Where’d you get the idea for your main character?
I’d finished telling The Three Pigs to one of my sons and he asked, with typical child curiosity, “what happened to the third pig after the story was over?” I didn’t even have to think about it, the image of that third pig becoming a detective sprang almost fully-formed into my head. All I had to do then was work with it and develop a story.
Do you have a pain from childhood that compels you to write? If not, what does?
I think that discovering the power of storytelling through early exposure to Treasure Island and subsequently with Edgar Rice Burroughs and Tolkien fuelled my imagination and gave me the urge to tell stories. Unfortunately there’s no hint of any trauma in the orphanage, wicked stepmothers or being sent out to steal by a shifty guardian in my childhood.

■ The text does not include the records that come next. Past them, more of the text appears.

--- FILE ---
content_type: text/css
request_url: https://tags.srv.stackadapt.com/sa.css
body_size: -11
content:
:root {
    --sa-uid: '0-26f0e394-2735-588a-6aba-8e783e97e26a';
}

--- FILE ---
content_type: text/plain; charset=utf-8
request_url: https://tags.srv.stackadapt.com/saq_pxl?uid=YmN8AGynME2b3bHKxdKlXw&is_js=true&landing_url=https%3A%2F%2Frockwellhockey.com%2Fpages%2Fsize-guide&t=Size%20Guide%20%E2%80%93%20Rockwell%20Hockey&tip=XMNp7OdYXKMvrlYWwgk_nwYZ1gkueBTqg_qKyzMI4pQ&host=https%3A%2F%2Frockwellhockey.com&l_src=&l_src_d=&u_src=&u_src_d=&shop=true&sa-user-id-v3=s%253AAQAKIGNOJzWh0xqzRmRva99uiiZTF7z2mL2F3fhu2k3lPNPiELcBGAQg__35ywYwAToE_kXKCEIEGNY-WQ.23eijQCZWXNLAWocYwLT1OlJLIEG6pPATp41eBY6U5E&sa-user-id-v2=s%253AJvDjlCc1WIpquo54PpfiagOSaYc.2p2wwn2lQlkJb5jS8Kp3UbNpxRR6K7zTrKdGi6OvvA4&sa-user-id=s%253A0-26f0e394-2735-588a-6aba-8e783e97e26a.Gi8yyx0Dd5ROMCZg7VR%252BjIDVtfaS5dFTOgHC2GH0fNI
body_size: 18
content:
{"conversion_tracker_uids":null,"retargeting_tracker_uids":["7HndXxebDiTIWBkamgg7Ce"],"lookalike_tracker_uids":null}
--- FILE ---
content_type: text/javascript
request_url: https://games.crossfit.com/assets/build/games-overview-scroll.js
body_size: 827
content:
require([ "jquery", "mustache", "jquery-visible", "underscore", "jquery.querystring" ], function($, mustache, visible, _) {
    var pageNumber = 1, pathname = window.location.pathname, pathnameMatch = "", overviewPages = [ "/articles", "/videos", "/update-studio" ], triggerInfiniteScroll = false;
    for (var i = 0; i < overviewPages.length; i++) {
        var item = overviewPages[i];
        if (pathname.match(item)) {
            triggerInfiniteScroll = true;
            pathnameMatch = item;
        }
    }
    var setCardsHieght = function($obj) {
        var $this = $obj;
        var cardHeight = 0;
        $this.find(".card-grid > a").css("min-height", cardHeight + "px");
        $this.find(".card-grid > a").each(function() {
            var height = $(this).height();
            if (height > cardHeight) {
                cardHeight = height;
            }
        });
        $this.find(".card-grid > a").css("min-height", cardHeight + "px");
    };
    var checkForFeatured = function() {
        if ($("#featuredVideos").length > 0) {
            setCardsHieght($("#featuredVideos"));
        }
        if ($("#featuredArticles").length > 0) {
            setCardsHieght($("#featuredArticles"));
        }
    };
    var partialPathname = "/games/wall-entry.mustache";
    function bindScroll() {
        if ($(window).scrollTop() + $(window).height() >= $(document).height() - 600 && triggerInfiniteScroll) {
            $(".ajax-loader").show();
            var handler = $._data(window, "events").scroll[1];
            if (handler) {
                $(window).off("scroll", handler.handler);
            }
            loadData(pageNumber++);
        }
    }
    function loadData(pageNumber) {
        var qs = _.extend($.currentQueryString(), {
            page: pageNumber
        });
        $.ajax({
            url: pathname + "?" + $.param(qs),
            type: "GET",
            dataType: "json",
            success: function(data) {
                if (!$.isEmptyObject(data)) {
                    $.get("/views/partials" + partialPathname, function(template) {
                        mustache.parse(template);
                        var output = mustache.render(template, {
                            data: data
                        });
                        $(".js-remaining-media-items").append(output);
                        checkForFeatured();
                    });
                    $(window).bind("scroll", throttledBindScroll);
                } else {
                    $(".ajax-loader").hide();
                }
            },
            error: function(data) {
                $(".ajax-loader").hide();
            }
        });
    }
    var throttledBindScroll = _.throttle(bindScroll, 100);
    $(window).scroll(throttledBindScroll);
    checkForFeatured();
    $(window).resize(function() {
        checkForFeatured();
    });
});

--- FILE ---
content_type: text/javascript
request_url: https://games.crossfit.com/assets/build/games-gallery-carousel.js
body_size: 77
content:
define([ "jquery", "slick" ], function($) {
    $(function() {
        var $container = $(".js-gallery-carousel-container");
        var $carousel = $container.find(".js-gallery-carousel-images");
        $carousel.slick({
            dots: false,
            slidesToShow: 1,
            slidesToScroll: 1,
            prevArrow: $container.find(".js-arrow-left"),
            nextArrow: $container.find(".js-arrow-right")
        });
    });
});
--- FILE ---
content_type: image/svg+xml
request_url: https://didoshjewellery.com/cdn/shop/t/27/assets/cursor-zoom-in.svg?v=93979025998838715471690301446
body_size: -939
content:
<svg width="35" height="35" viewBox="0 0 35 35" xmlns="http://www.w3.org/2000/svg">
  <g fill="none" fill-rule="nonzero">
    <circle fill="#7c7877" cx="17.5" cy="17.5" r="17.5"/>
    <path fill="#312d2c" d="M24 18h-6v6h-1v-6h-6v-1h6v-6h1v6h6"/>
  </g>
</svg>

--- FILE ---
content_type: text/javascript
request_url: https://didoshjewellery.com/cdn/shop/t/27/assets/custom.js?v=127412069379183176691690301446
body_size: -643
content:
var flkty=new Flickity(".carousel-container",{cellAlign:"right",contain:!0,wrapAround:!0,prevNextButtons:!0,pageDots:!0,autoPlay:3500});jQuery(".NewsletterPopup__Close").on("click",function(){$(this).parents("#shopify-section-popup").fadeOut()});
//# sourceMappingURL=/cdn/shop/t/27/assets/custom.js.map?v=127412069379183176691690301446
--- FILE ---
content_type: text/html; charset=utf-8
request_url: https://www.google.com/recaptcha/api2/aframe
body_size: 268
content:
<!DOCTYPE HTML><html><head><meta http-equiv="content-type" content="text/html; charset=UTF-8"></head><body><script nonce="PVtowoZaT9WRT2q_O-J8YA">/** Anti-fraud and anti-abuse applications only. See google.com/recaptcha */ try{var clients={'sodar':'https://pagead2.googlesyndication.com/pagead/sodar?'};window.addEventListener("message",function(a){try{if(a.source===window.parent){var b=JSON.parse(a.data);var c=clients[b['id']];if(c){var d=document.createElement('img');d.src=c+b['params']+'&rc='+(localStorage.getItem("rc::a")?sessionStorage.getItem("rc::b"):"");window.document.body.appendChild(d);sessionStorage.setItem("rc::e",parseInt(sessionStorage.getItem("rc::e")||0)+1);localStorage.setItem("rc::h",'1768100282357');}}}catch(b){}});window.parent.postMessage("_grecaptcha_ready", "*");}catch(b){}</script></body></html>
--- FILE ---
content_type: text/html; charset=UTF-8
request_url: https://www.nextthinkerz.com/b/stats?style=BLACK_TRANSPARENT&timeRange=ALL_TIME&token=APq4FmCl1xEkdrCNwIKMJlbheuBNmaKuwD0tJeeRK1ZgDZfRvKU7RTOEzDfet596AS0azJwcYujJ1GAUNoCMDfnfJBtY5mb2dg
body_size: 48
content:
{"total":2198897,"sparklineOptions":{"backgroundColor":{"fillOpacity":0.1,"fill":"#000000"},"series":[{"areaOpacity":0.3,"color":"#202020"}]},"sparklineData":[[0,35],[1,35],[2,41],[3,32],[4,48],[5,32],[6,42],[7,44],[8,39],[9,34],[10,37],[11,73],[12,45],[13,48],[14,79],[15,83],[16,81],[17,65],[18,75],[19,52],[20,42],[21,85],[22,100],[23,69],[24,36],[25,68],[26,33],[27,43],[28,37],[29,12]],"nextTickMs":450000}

What’s the best idea for marketing a book you can do yourself?
Flog the web to death. Blog about it, twitter about it, link to blogs with similar themes. Also, local papers are always interested in the “local lad does good” angle and will more than likely welcome an approach, which may lead to other media taking an interest.
What’s your experience with being translated?
I’ll let you know if it ever happens!
Do you live entirely off your writing?
Not yet. I do some part time IT training in tandem with my writing but hopefully one day…
How many books did you write before you were published?
One. Again, I know how lucky I’ve been.
What’s the strangest thing that happened to you on a book tour?
A book tour, now there’s an aspirational goal.
What’s your weirdest idea for a book you’ll never get to publish?
Well, if having a pig detective trying to find Aladdin’s lamp isn’t weird enough, I don’t know what is. Seriously, I think that any idea, regardless of how outlandish, may have the germ of a story in it somewhere. It may just need some nurturing and the occasional reality check before it ever becomes part of a coherent narrative.